I spent some time on the phone this morning with Ed Roussel, head of online for the Telegraph, as he was quite properly crowing about the paper-site’s scoop last night on the hiring of BBC Chairman Michael Grade by struggling ITV. It’s big and surprising news in the U.K. and Telegraph editor-at-large Jeff Randall, a former BBC business editor, got the story way ahead of the competition — which, as Roussel enumerated, includes the BBC, which lost its boss; Murdoch’s Sky, which just invested in ITV; and the Guardian, the Telegraph’s fiercest competitor, which emphasizes its media coverage. The Telegraph has been taking its lumps from that fierce competitor for its shakeups and layoffs but I’m sympathetic on that score; revolution is not painless.

But I was curious about how the Telegraph’s integration of online and print in its much-vaunted Star Wars was going. Roussel said the Grade story was a model for how it should work on a new platform that can cut across all media and tools: The story went online at 9:50 p.m. and in no time, they put up audio and video and more content, forcing those competitors listed above to attribute the news to the Telegraph. Roussel said there is no more debate about putting stories online first. He said they are gaining advantage by hiring people like Randall, who have TV experience, and also by sending all staff through a week’s multimedia training. And he argued that the Telegraph newsroom — which puts him next to his print counterparts and tries to break down the barriers among departments and media — “made a huge difference, and I’m not bullshitting you” in getting last night’s scoop out. I asked what the endpoint is and how far along they are toward it. Roussel said it is when journalists respond like Randall, telling the story in all appropriate media: “Here’s your tool kid; how are you going to use it?” He thinks they are two-thirds of the way there.

Interestingly, Roussel argues that not only the newsroom is changing but so is the public. He says that people are more likely now to join in collaborative. They are getting soldiers to video their experiences in Afghanistan and Iraq (some of it too gruesome to show, Roussel says). And when they asked their readers to show the impact of warming on their gardens (there will always be an England), more than 600 sent in photos. Networked journalism, that is.

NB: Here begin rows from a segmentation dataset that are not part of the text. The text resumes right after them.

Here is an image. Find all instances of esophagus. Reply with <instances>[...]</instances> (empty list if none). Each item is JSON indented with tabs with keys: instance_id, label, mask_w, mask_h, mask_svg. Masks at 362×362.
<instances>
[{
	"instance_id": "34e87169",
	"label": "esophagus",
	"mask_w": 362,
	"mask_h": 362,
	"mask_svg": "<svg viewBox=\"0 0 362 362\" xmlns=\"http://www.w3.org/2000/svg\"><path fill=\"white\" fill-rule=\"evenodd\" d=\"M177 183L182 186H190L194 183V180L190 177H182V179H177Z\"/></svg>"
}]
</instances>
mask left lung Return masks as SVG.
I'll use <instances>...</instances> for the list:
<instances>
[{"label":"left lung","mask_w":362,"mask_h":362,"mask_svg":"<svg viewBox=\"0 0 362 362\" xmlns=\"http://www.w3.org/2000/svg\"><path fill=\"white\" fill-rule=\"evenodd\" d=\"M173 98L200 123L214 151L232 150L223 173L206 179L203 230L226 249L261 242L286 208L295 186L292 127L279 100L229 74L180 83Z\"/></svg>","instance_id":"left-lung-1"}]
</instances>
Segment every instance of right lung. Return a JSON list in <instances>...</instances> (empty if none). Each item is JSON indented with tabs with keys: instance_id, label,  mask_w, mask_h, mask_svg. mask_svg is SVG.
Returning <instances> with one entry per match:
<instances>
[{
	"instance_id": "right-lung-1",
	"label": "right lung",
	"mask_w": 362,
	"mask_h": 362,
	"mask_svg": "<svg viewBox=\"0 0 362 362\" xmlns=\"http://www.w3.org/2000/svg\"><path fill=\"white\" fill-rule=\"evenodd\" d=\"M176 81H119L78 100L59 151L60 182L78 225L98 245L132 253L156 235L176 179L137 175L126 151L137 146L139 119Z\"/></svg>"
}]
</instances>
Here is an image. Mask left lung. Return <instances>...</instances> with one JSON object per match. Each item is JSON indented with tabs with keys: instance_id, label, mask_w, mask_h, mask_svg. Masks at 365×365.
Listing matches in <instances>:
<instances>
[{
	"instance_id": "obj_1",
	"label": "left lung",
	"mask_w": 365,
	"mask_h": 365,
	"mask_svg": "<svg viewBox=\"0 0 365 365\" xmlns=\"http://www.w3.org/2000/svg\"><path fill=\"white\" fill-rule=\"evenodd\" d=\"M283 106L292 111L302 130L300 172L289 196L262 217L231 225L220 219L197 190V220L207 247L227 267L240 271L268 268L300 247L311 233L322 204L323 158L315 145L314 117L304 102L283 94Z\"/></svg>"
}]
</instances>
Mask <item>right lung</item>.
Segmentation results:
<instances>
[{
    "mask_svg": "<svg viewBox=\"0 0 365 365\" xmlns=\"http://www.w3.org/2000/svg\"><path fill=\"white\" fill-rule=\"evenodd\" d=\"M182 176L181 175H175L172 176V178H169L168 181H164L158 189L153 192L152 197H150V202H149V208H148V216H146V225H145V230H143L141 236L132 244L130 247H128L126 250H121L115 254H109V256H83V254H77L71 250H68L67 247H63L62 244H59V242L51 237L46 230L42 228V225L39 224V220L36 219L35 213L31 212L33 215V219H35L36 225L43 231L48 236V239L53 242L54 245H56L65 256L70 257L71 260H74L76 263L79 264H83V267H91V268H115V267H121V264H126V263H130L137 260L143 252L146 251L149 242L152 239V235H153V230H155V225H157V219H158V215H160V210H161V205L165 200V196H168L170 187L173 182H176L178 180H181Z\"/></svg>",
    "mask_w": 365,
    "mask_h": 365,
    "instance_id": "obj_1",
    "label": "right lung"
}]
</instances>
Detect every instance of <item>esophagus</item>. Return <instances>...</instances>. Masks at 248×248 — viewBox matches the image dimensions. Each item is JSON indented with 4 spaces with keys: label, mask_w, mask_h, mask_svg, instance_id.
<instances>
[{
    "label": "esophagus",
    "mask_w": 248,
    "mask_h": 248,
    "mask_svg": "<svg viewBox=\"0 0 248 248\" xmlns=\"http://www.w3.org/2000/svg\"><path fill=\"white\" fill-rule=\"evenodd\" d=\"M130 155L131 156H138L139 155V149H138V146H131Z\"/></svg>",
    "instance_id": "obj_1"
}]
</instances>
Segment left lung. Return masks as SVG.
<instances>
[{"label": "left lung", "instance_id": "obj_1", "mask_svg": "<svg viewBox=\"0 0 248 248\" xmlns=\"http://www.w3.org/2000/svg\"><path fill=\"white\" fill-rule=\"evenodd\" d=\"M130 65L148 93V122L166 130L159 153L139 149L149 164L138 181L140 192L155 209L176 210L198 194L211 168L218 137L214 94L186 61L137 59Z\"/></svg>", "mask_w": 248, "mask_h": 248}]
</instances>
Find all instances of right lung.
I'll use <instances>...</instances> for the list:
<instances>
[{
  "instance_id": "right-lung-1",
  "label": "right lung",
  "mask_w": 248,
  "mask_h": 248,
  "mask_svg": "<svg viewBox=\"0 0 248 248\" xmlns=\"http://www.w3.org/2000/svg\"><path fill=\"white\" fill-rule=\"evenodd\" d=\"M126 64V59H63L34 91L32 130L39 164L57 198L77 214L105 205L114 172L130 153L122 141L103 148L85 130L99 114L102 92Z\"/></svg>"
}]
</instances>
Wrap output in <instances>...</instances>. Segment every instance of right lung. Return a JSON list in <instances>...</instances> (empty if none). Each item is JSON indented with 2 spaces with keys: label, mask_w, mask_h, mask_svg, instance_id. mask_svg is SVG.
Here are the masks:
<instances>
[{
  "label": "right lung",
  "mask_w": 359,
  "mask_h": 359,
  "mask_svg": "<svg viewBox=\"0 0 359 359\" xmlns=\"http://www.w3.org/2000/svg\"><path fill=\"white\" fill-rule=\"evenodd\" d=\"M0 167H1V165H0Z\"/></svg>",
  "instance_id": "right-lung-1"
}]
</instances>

Roussel emphasizes that that they are not getting it all right and that they have contractual issues with print and online staff, workflow issues primarily involving production, and technical issues (what newspaper doesn’t?). But he says that the full story of the Telegraph’s successes is not being told.

Because I’m a media wonk, I’m fond of the coverage of the industry in British papers — it may be a bit much for some but I wish we had more such coverage here. And I also wish we had more competition here, for that would improve this coverage. By this afternoon, the Guardian responded late, by necessity, but compensated with volume; I count 27 links to coverage, including even a special-edition podcast. The Independent had up just a few links, but the BBC had more than a dozen. Sadly, the Press Gazette folded this week, so it was silent. Overdose? Not for media porn junkies. And that is the real moral to this story: competition is good for it is spawning innovation.

(Disclosures: I write and have consulted for the Telegraph’s fierce competitor and I was also introducing Roussel to Daylife).